BMT --- some reflections
We have reported to you a great deal of information about Cameroon during the last academic year. We hope that you have been impressed with the wonderful natural and human resources it has. Looking back, we are happy that we made the trip and learned more about the world we live in. Life is definitely more than just living! Last week, we talked a bit more about the people in Cameroon. This week we want to tell you about something which we believe needs to be changed for Cameroon.
If you asked us what is the thing that bothered us the most in Cameroon, we could easily tell you! It is not that the toilets do not have seats on them. It is not that we sometimes had no water and /or electricity. It is not that you can see garbage or people urinating on the side of a street. It is not that you can not get a roasted duck for dinner once in a while. It is not that you have to bargain to buy almost anything without paying a color tax. Oh, yes, these things bothered us, they were very different from what we are used to. But we believe that all these could be changed easily as the life style changes in Cameroon. We saw the big change of road conditions in Buea. When we first got there, the pot holes were every where, we bumped every day in the dust to and from the University. Last month, before we left, the road was more or less done. We could go to the University in one third or a quarter of the previous time. The internet connection was painfully slow 8 months ago, and now the satellite connections have speed comparable to anywhere in the world. So what bothered us the most??? It was BMT - Black Man's Time.

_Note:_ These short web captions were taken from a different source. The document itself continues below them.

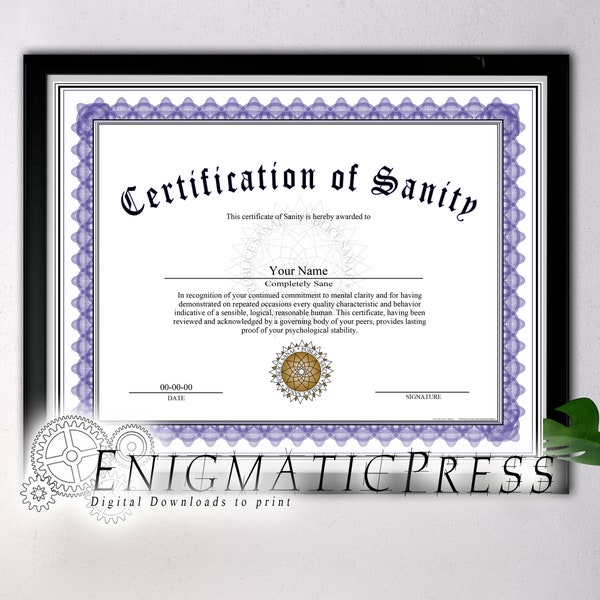 Certificate of Sanity, PDF with editable text, Home printable, digital download fun gag gift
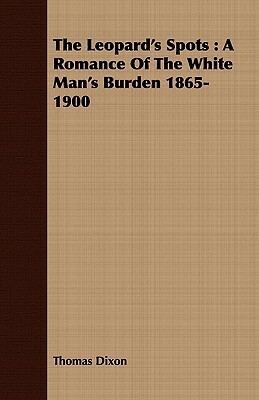 The Leopard's Spots: A Romance of the White Man's Burden 1865-1900 by Thomas Dixon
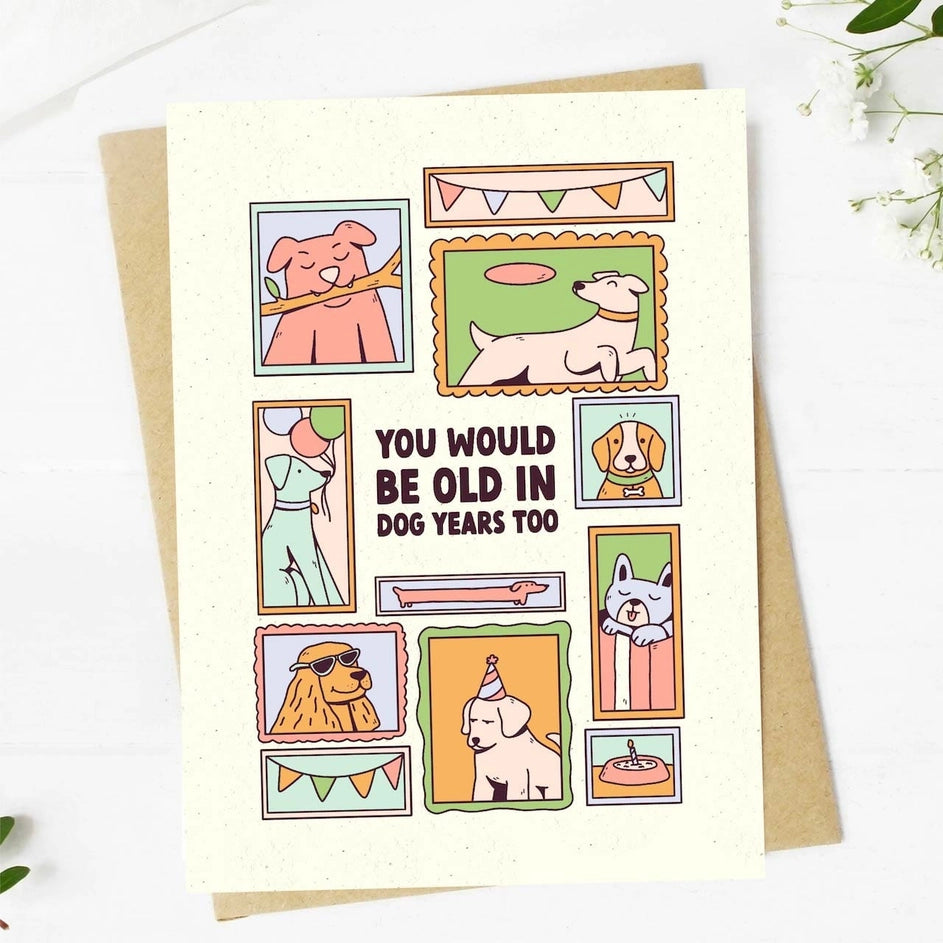 You Would be Old In Dog Years Too - Greeting Card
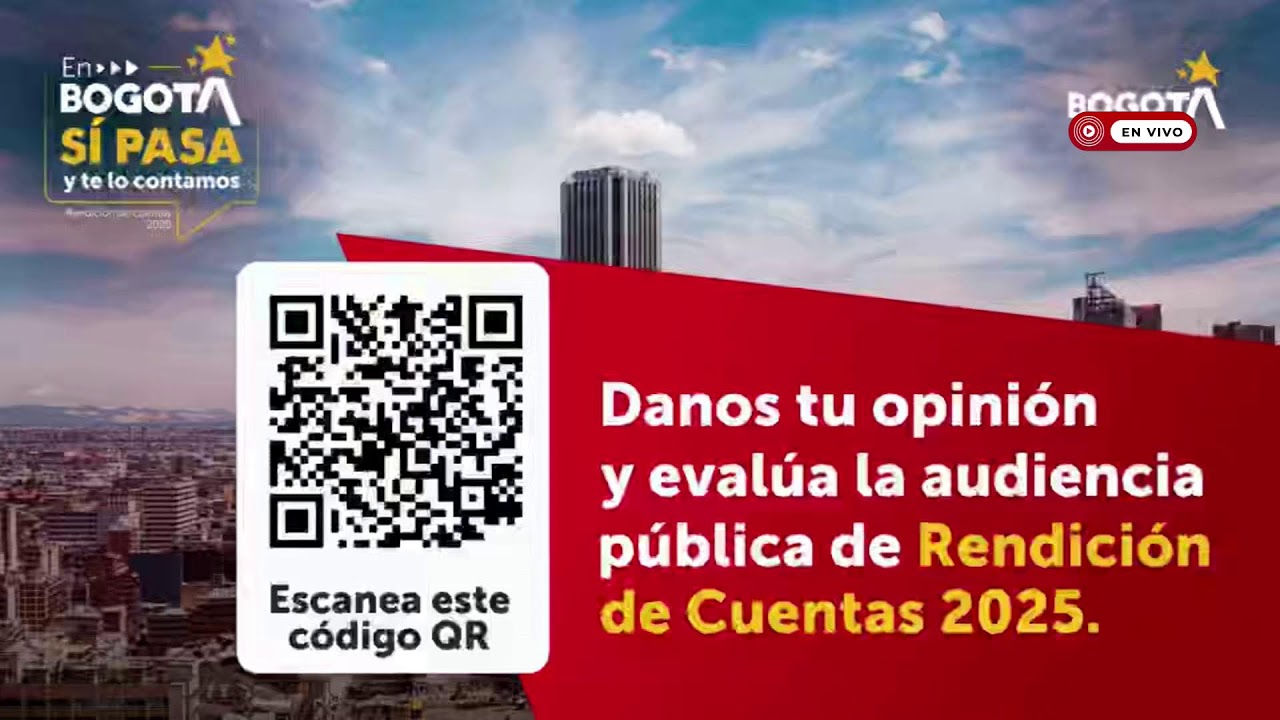 Te invitamos a seguir la Audiencia Pública “En Bogotá Sí Pasa y te lo contamos” Parte 2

The tradition of BMT may have started a long time ago. Unfortunately highly educated people in academic institutions are not trying to correct this bad habit. For example, the announcement for the official faculty meeting to open the university may say in writing that it would start promptly at 9am. It might start two and half hours later. A concert program would tell you that the chorus will start to march in at 6:30pm, but it actually started after 8:30pm. It is bad enough to waste so much of everyone's time and energy. It is the starting point to teach young people that what they say and what they write down do not mean anything. Things could be changed however one likes, if one has the power. It also teaches young people that there is no right or wrong - things are always decided by the one with power. The implication of not keeping time on purpose is enormous. If you can not do this simple act of keeping time, how are you going to keep corruption out of society, how are you going to uphold other rules and laws of the government. This sounds too serious, but if you think about this we believe that you will see the connections. If Cameroon is to catch up with the rest of the industrial world, it must follow some rules which go against its grain. We do hope that people in leadership roles in Cameroon will understand our concern about this point and start some initiatives to make changes.